== Stated problem ==
From the line containing "Regarding the cat's" through the last line of the data, return those lines exactly as written and nothing more.

== Information given ==
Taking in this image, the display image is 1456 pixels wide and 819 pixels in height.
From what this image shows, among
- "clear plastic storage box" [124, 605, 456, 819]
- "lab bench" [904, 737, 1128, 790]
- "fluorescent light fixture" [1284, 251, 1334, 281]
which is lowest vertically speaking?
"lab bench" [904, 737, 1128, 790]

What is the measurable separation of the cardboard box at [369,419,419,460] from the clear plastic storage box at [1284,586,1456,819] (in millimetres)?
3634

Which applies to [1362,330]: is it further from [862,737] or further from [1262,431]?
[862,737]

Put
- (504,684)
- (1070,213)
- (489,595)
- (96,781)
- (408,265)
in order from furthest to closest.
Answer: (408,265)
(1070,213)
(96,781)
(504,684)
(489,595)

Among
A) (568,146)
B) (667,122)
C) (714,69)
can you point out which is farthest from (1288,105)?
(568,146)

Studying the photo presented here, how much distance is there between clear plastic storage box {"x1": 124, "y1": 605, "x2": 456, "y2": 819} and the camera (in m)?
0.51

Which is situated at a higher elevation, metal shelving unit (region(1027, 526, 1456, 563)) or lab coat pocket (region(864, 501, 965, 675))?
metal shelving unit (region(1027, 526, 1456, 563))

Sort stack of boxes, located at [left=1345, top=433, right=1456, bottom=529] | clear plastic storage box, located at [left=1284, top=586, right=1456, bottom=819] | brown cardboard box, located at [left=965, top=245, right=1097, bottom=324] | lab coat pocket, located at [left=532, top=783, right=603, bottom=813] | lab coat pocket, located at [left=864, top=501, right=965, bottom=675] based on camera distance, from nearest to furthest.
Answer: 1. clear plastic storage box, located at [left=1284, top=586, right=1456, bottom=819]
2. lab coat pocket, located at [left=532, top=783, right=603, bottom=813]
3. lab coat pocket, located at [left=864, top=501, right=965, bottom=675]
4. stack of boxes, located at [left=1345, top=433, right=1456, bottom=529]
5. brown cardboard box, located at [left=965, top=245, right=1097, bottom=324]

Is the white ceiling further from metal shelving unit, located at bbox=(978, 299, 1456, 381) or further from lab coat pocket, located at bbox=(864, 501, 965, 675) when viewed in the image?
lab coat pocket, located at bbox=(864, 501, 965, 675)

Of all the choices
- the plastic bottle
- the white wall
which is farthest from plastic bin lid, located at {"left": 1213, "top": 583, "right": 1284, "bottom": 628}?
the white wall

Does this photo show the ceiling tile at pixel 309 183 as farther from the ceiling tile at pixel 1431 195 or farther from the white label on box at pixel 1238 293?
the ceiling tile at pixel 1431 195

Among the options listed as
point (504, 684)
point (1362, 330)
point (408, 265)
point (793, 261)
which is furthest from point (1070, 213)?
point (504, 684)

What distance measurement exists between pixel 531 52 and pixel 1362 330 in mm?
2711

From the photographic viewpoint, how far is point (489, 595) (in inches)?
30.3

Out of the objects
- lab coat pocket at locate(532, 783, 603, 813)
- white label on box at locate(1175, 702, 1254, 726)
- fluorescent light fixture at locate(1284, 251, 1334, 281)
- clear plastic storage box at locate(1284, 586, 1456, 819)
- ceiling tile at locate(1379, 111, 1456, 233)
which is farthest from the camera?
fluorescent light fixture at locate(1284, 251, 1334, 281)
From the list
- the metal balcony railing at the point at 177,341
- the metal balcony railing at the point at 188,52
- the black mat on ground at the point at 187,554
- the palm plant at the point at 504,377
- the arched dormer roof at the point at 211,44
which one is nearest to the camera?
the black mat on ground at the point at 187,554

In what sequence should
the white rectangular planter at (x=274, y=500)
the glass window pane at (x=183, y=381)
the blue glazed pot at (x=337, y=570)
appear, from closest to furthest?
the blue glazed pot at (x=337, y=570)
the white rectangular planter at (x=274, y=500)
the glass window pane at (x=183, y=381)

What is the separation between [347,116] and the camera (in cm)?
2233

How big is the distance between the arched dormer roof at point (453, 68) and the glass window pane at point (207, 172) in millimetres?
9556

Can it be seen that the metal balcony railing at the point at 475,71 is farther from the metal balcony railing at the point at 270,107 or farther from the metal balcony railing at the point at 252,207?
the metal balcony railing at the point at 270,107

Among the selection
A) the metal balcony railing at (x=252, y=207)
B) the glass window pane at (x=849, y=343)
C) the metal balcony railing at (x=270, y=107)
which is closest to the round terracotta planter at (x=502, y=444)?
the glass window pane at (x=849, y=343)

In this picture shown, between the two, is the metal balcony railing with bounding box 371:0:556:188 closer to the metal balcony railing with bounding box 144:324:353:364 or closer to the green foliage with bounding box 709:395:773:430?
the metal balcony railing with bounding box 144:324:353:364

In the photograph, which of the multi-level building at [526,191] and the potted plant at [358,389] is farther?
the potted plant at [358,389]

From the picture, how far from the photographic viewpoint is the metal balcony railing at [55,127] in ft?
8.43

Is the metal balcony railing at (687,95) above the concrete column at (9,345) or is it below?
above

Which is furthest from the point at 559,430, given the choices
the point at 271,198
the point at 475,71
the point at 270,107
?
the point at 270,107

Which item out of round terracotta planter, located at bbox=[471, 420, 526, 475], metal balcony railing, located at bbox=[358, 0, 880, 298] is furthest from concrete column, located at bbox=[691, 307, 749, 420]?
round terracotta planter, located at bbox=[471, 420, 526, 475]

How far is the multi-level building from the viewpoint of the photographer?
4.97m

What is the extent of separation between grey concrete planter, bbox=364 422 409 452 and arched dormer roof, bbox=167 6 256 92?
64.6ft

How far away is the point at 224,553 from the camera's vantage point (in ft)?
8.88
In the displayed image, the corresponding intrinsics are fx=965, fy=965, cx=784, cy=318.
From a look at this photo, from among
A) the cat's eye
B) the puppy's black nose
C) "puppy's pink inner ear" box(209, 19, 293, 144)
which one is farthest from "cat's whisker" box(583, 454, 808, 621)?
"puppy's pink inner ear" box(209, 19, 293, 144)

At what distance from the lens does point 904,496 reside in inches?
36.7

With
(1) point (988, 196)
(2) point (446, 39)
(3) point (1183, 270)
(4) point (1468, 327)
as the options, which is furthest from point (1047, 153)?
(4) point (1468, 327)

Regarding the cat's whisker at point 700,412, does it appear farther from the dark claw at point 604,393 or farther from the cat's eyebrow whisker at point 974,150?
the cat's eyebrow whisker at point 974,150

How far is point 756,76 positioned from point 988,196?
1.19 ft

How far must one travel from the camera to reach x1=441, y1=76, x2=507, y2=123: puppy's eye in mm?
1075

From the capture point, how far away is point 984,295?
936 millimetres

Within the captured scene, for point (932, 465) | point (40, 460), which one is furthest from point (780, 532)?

== Written answer ==
Regarding the cat's whisker at point 700,412, does it appear farther from the dark claw at point 604,393 or farther from the cat's eyebrow whisker at point 974,150?
the cat's eyebrow whisker at point 974,150

How far is point 756,76 positioned from point 988,196?
1.19 ft

How far must one travel from the camera to reach x1=441, y1=76, x2=507, y2=123: puppy's eye in mm?
1075

From the capture point, how far away is point 984,295?
936 millimetres

Within the captured scene, for point (932, 465) | point (40, 460), which one is furthest from point (780, 532)?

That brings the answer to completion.